→ **SOURCE**
- - -

I thought Yugioh was already fixed? It worked fine on my ak2i before this update. It had a little slowdown, but that was because I had a low class SD.


----------



## The Catboy (May 20, 2011)

Generation 16 said:
			
		

> I thought Yugioh was already fixed? It worked fine on my ak2i before this update. It had a little slowdown, but that was because I had a low class SD.


Yeah same here. I thought it was my rom till I tested it on my other cards and it only seems to have problems on my Acekard 2i


----------



## AdamBrunt (May 21, 2011)

I don't see it in the game fixes list but ...

Lego Pirates of the Caribbean keeps freezing on my current version of Akaio. Does anyone else get the same issue and would updating fix it ?


----------



## DJ91990 (May 22, 2011)

CRAP! Pokemon  Typing is giving me some black screen with text in Japanese botching about DS this or that. I'm going to re-install the firmware and try again.


Nope, still giving me that danged error!

Guess it is not fixed after all.


Okay I am going to re-format a 1GIG card and put nothing but AKAIO 1.8.7. and Pokemon Typing on it.


----------



## AvengerAkashi (May 22, 2011)

DJ91990 said:
			
		

> CRAP! Pokemon  Typing is giving me some black screen with text in Japanese botching about DS this or that. I'm going to re-install the firmware and try again.
> 
> 
> Nope, still giving me that danged error!
> ...



I think you cannot play this pokemon game because it needs the keyboard that comes whith the game itself


----------



## Evo.lve (May 22, 2011)

AvengerAkashi said:
			
		

> DJ91990 said:
> 
> 
> 
> ...



This is a very nice attempt at post-count whoring, but there is a patch, and it's pretty well-known.


----------



## Rydian (May 22, 2011)

Evo.lve said:
			
		

> This is a very nice attempt at post-count whoring, but there is a patch, and it's pretty well-known.


I didn't know about the patch, am I postcount whoring?


----------



## DJ91990 (May 22, 2011)

I thought because The game was listed under the "fixed games" list that it did not need to be patched. I am going to try with a freshly formatted card and if that fails then I am just going to try and find that patch that is "well known."

Also I am not trying to post-cout whore, I was just wondering why I am having a problem with a "fixed" game!

Thanks Evo.lve for the tip. I guess the black screen must be the "Looking for the keyboard" screen.


----------



## Evo.lve (May 22, 2011)

Rydian said:
			
		

> Evo.lve said:
> 
> 
> 
> ...


To be fair everyone that wants to play it really badly does 
	

	
	
		
		

		
		
	


	




@DJ the patch is to get you past the "looking for keyboard" screen.


----------



## DJ91990 (May 22, 2011)

What exactly did this update do to "fix" the Pokemon Typing game!? I had to use a patch to get it working. Still every time I load the game, the "Initializing save data" screen appears, both with Anti-AP ON and OFF! What a disappointment. The game was listed under the Game fixes and I foolishly assumed that it was working. What a waste of my time.


----------



## eggsample (May 24, 2011)

Why AcekardTeam didn't post nu AKAIO on their wall?
Is it incomatibile with upcomming 1.4.2 fix?


----------



## iluvfupaburgers (May 24, 2011)

eggsample said:
			
		

> Why AcekardTeam didn't post nu AKAIO on their wall?
> Is it incomatibile with upcomming 1.4.2 fix?


they usually take a while to post the new akaio on their wall, but always check akaio.net or gbatemp for newer update. and acekard 2i is still incompatible with 1.4.2


----------



## eggsample (May 24, 2011)

iluvfupaburgers said:
			
		

> eggsample said:
> 
> 
> 
> ...


I know that but thx. In 

 video their show that 1.4.2 works with akaio.


----------



## Killer Phantom (May 26, 2011)

I get this error after I installed it.



			
				QUOTE said:
			
		

> Clone 5
> It may not be a genuine Acekard.



What should I do? It was working fine with 1.8.5.


----------

- - -

→ **PROBLEMS**
(a) Summarize the forum thread in two sentences.
(b) Based on the forum thread, explain why DJ91990 expected Pokemon Typing to work without a patch.
(c) In the forum thread, which version was Killer Phantom's device working fine with before the error appeared?

- - -

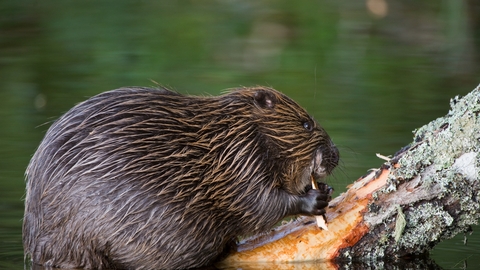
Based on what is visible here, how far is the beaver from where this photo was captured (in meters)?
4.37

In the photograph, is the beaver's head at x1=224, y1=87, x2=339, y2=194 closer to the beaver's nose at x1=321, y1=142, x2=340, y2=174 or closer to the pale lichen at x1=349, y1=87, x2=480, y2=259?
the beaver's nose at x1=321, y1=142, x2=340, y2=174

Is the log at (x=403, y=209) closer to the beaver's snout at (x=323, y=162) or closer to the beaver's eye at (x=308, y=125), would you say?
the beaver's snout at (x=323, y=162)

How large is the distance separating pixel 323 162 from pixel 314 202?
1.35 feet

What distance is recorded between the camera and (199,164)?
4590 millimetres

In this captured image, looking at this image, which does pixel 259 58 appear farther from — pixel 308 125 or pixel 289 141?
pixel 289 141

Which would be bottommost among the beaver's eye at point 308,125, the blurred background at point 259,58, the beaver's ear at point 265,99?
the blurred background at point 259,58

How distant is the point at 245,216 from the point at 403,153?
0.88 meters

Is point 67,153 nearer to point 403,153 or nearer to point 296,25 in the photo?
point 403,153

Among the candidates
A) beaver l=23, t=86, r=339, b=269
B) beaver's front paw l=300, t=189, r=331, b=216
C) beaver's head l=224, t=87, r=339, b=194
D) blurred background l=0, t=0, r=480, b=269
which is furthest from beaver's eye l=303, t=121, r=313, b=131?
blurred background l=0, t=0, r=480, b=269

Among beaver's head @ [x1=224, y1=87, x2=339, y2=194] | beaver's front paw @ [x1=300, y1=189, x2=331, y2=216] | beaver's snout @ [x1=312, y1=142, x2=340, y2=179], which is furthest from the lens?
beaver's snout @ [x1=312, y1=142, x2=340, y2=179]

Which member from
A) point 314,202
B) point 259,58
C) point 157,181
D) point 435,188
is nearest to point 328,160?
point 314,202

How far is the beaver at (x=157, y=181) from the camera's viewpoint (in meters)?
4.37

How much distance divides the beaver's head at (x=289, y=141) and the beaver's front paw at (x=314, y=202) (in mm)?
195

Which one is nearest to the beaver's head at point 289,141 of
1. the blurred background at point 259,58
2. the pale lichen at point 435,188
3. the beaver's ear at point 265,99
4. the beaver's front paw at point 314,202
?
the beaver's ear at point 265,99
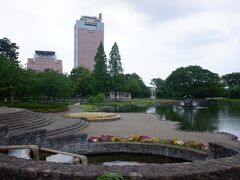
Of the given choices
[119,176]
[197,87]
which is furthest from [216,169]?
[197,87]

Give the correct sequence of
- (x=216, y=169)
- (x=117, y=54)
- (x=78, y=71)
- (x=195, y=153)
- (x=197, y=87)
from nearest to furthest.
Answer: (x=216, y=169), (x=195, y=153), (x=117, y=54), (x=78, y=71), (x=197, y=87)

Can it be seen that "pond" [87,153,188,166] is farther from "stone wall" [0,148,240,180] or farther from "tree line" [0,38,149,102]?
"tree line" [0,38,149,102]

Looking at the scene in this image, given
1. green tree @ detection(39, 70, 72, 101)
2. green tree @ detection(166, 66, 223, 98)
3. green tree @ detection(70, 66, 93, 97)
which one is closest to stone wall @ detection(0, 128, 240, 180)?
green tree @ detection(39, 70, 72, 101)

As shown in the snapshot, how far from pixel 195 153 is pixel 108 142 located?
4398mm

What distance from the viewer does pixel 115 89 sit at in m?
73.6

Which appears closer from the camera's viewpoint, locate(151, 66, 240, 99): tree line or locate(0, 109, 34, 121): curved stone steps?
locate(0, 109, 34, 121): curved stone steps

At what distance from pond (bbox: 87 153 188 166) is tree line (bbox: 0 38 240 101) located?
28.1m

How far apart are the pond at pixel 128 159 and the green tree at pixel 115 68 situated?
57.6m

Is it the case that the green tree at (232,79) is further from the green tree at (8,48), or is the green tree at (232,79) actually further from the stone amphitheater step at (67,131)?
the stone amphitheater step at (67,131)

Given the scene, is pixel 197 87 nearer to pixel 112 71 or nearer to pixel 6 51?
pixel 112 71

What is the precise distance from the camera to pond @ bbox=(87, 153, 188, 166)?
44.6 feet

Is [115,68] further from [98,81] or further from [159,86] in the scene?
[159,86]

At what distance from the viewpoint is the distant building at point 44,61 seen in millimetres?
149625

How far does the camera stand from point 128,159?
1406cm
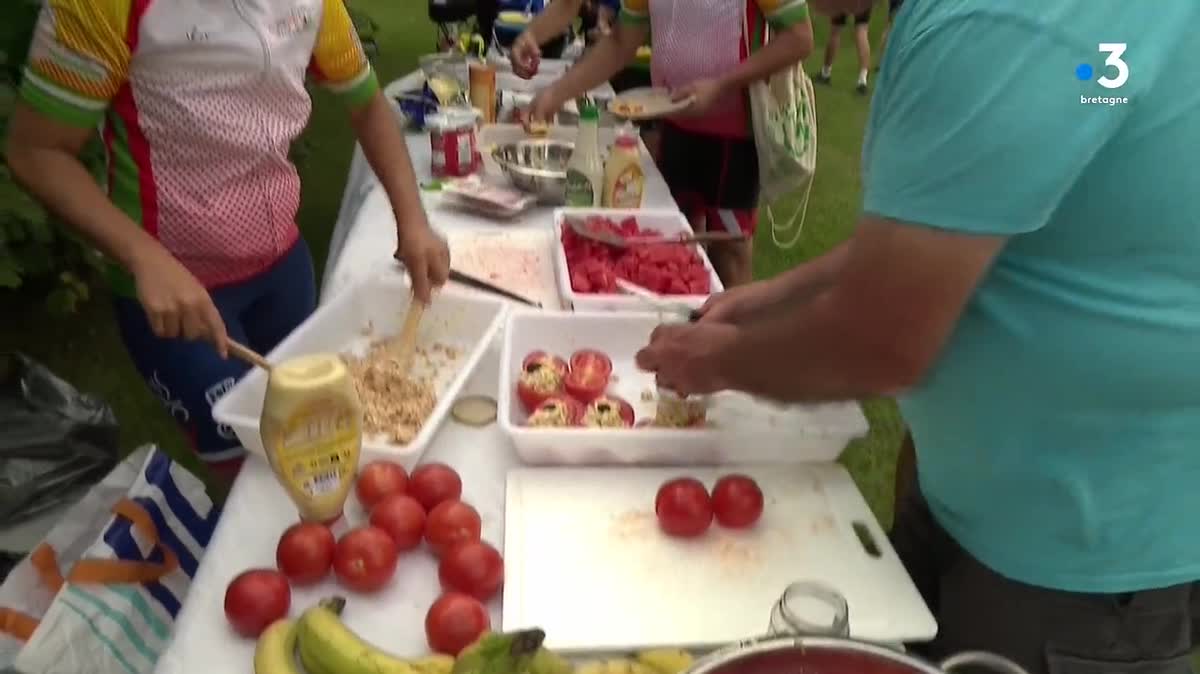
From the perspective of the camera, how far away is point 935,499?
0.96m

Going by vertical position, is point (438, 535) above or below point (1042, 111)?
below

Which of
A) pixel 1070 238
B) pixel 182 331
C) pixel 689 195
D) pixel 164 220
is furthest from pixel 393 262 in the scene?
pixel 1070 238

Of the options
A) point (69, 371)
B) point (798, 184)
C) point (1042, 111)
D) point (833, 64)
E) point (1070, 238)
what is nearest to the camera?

- - -

→ **OUTPUTS BY TASK**
(a) Users of the Acekard 2i report that games still misbehave under the AKAIO firmware: Yugioh has problems only on that card, Lego Pirates of the Caribbean keeps freezing, and Pokemon Typing needs a patch despite appearing on the "Game fixes" list. Even after patching, Pokemon Typing shows an "Initializing save data" screen on every load, and other posts note that the Acekard 2i is still incompatible with 1.4.2 and that one user got a "Clone 5" error after installing.

(b) DJ91990 expected the game to work because it was listed under the "fixed games" list. That made DJ91990 assume it did not need to be patched.

(c) Version 1.8.5.